Output every line of the entries from the line containing "Is pixel 340" through the last, exactly, with no other content.

-- BEGIN --

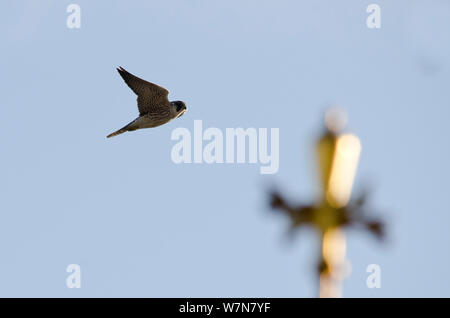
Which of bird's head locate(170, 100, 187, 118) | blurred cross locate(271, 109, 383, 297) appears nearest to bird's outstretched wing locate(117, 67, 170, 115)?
bird's head locate(170, 100, 187, 118)

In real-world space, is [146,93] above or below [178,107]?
above

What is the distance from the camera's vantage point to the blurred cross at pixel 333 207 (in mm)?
1163

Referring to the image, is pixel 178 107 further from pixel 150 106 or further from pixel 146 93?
pixel 146 93

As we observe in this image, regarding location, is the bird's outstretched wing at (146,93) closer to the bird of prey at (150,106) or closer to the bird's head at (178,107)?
the bird of prey at (150,106)

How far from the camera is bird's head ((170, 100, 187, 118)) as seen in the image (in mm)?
15977

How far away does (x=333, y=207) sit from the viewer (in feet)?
3.96

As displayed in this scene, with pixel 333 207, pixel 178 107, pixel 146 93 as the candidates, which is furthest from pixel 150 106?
pixel 333 207

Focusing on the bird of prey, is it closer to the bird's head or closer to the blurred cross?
the bird's head

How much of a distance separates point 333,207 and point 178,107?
1502 centimetres

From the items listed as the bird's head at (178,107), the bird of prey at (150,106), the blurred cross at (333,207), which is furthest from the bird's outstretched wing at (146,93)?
the blurred cross at (333,207)

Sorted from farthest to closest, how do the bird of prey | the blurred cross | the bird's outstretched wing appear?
the bird of prey < the bird's outstretched wing < the blurred cross

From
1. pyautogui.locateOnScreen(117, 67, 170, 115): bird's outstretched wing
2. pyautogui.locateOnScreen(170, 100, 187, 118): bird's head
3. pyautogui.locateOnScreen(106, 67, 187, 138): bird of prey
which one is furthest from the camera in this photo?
pyautogui.locateOnScreen(170, 100, 187, 118): bird's head
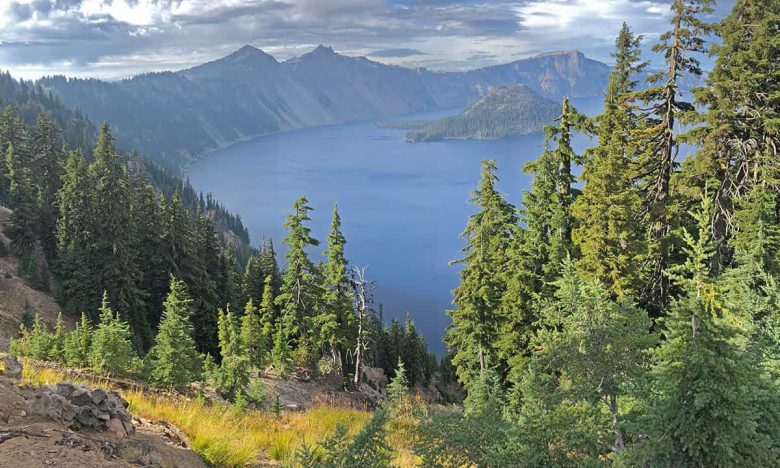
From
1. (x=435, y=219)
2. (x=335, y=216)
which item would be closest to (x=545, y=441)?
(x=335, y=216)

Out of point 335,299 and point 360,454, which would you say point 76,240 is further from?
point 360,454

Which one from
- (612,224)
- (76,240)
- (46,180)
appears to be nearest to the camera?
(612,224)

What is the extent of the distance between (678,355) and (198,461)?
6890 mm

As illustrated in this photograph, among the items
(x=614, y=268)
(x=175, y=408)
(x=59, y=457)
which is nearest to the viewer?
(x=59, y=457)

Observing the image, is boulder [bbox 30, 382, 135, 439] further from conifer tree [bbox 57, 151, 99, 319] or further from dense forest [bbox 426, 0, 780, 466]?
conifer tree [bbox 57, 151, 99, 319]

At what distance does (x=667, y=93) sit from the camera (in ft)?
→ 71.1

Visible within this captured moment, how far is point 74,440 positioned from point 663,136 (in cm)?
2419

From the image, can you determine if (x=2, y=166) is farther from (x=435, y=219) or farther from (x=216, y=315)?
(x=435, y=219)

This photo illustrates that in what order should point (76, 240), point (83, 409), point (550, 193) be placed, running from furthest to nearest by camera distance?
point (76, 240) → point (550, 193) → point (83, 409)

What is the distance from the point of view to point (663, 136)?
73.2 feet

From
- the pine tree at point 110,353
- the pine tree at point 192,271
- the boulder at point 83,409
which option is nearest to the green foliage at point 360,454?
the boulder at point 83,409

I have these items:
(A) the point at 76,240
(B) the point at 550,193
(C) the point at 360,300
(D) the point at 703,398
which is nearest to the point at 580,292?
(D) the point at 703,398

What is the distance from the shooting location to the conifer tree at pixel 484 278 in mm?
26422

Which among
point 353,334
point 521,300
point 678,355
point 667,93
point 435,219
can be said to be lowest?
point 435,219
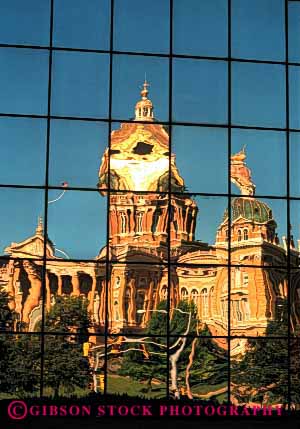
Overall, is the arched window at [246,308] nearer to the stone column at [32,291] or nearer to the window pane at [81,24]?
the stone column at [32,291]

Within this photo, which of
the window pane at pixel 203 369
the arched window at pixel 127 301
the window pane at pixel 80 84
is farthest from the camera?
the window pane at pixel 203 369

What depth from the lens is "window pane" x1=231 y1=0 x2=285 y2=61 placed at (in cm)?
3061

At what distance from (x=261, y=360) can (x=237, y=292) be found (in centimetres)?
174

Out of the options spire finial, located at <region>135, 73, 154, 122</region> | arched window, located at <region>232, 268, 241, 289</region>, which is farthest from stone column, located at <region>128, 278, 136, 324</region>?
spire finial, located at <region>135, 73, 154, 122</region>

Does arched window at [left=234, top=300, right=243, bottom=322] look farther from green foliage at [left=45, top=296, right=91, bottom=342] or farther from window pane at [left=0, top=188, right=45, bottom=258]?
window pane at [left=0, top=188, right=45, bottom=258]

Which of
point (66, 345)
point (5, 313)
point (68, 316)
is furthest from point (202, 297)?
point (5, 313)

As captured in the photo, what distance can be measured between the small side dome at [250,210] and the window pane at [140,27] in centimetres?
401

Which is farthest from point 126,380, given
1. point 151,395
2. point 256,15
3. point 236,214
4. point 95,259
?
point 256,15

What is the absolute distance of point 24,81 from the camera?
98.1ft

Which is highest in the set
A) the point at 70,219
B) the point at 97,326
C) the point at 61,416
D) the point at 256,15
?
the point at 256,15

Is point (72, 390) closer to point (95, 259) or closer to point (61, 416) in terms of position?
point (61, 416)

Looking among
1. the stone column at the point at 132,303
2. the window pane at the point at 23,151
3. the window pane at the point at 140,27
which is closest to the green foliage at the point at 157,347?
the stone column at the point at 132,303

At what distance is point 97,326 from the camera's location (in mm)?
29297

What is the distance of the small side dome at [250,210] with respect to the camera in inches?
1189
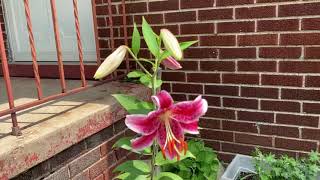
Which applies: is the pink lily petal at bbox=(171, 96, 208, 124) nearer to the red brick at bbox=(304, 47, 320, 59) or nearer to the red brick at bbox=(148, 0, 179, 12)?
the red brick at bbox=(304, 47, 320, 59)

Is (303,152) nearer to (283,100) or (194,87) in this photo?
(283,100)

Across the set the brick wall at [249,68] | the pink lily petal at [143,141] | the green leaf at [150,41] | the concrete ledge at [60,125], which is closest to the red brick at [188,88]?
A: the brick wall at [249,68]

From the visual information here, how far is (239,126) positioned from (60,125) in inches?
51.2

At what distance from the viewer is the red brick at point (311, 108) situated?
2316 mm

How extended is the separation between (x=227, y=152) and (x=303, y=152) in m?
0.53

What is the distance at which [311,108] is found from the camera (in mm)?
2334

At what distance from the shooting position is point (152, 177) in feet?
5.86

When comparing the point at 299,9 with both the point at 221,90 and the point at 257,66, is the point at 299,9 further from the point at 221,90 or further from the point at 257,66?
the point at 221,90

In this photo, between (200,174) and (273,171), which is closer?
(273,171)

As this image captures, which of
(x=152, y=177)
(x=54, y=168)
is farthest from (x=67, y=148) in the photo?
(x=152, y=177)

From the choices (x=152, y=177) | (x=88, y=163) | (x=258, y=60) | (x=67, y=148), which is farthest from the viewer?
(x=258, y=60)

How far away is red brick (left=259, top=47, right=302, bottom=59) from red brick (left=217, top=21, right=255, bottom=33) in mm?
165

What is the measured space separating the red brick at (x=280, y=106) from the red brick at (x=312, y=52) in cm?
32

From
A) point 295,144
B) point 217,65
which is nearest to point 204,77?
point 217,65
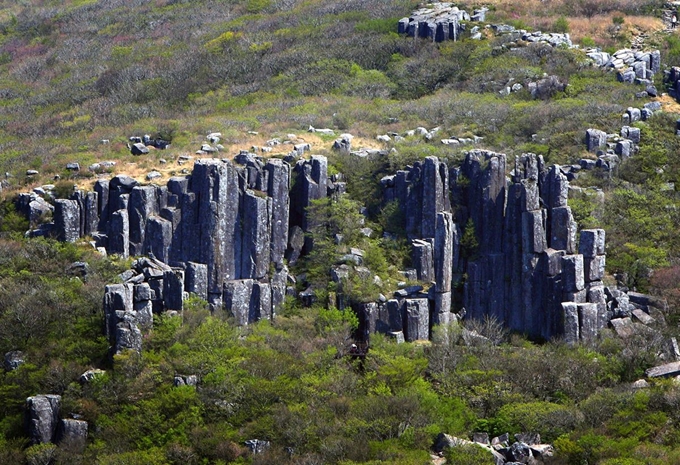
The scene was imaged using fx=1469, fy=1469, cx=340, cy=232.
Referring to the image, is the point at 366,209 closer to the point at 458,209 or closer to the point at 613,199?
the point at 458,209

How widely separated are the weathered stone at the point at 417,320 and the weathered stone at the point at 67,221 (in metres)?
15.6

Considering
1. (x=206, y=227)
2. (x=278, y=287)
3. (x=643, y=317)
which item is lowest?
(x=643, y=317)

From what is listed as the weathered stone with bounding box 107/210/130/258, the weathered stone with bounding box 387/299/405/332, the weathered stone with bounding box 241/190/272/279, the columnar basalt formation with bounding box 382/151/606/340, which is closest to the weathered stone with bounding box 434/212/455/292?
the columnar basalt formation with bounding box 382/151/606/340

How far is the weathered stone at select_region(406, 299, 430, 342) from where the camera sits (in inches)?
2618

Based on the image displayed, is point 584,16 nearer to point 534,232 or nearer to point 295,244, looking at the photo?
point 534,232

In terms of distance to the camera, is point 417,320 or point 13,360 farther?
point 417,320

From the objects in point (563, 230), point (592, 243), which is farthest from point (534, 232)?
point (592, 243)

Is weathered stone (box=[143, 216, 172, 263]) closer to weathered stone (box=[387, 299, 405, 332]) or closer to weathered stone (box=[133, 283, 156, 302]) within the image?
weathered stone (box=[133, 283, 156, 302])

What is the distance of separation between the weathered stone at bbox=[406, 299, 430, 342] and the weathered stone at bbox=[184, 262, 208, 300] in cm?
921

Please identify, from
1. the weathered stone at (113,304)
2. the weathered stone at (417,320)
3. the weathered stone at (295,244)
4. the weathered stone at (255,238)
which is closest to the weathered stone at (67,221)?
the weathered stone at (113,304)

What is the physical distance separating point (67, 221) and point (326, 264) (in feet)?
39.9

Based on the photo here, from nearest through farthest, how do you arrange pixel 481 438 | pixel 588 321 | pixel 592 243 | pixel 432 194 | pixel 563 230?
pixel 481 438 → pixel 588 321 → pixel 592 243 → pixel 563 230 → pixel 432 194

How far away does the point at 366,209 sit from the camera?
2857 inches

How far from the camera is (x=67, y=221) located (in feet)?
220
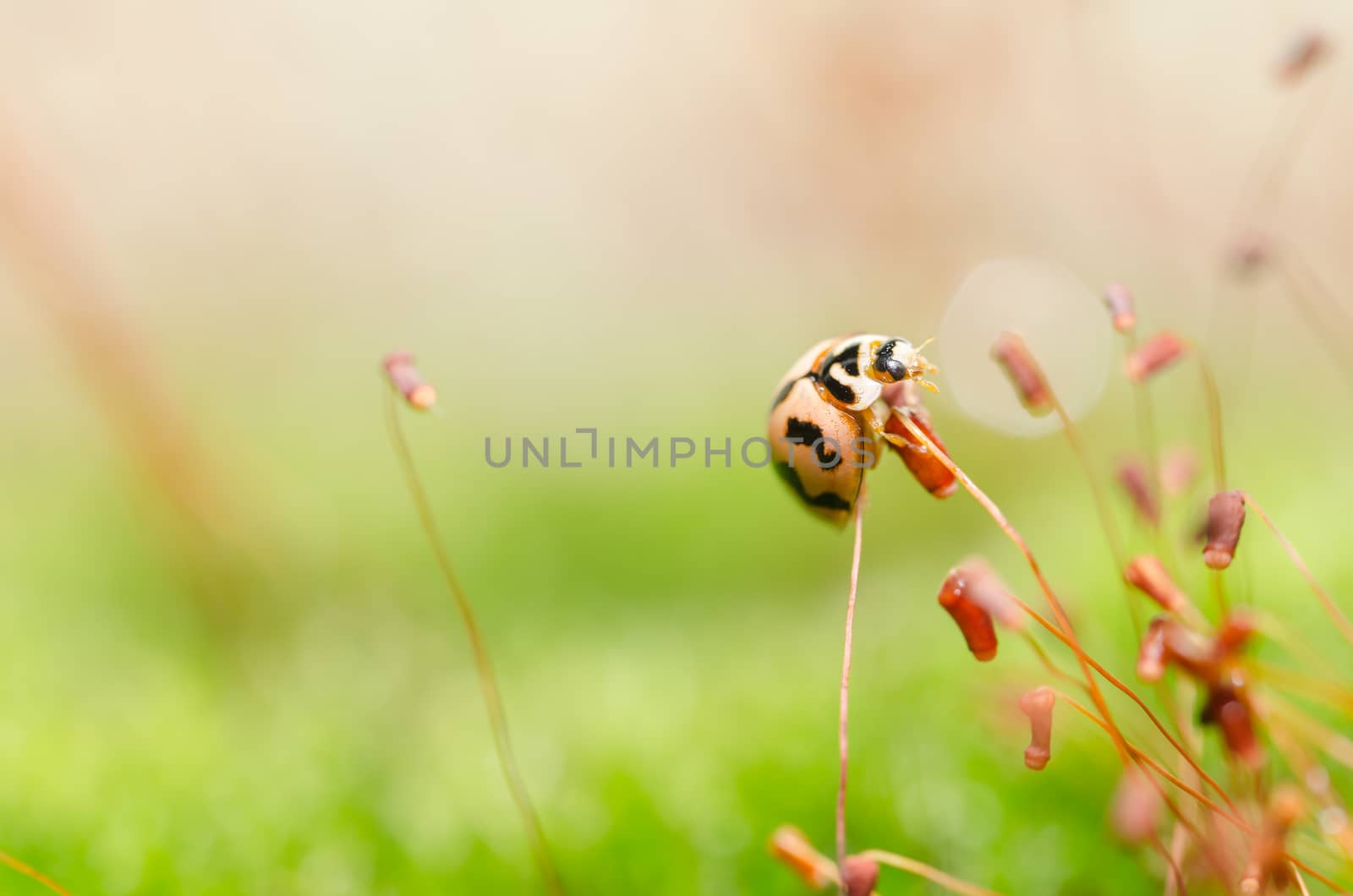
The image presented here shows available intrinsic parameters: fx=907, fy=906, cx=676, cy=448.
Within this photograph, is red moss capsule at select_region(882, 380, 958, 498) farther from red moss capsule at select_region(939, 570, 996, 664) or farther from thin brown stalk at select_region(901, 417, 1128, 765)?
red moss capsule at select_region(939, 570, 996, 664)

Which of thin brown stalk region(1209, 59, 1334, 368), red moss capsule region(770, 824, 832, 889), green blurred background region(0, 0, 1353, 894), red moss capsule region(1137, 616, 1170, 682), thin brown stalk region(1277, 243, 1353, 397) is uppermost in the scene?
red moss capsule region(1137, 616, 1170, 682)

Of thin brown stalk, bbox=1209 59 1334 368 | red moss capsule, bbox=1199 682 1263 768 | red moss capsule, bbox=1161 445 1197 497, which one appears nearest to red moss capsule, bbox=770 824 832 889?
red moss capsule, bbox=1199 682 1263 768

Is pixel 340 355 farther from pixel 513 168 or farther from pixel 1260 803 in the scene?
pixel 1260 803

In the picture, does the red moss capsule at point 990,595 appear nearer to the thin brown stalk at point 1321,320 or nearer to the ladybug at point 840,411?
the ladybug at point 840,411

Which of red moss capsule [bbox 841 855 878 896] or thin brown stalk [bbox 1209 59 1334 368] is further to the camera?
thin brown stalk [bbox 1209 59 1334 368]

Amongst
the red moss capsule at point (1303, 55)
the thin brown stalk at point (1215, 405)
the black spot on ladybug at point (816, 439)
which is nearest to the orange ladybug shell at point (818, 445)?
the black spot on ladybug at point (816, 439)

-- END --

**Result of the exercise**
Is pixel 340 355 farther from pixel 513 168 or farther from pixel 1260 803 in the scene?
pixel 1260 803

In the picture, does the red moss capsule at point 990,595 appear nearer to the thin brown stalk at point 1321,320 or nearer to the ladybug at point 840,411?
the ladybug at point 840,411

Which of red moss capsule [bbox 841 855 878 896] or thin brown stalk [bbox 1209 59 1334 368] is further to the camera?
thin brown stalk [bbox 1209 59 1334 368]

Amongst
the red moss capsule at point (1303, 55)
the thin brown stalk at point (1215, 405)
the black spot on ladybug at point (816, 439)
which is nearest to the orange ladybug shell at point (818, 445)?
the black spot on ladybug at point (816, 439)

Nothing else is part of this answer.